→ **Work task**:
Extract the entries in their exact form.

→ **Supplied material**:
--
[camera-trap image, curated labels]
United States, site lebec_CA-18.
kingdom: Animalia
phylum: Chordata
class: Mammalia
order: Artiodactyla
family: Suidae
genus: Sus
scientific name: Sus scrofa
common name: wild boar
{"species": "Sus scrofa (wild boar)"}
--
→ **Task response**:
[camera-trap image, curated labels]
United States, site lebec_CA-18.
kingdom: Animalia
phylum: Chordata
class: Mammalia
order: Artiodactyla
family: Suidae
genus: Sus
scientific name: Sus scrofa
common name: wild boar
{"species": "Sus scrofa (wild boar)"}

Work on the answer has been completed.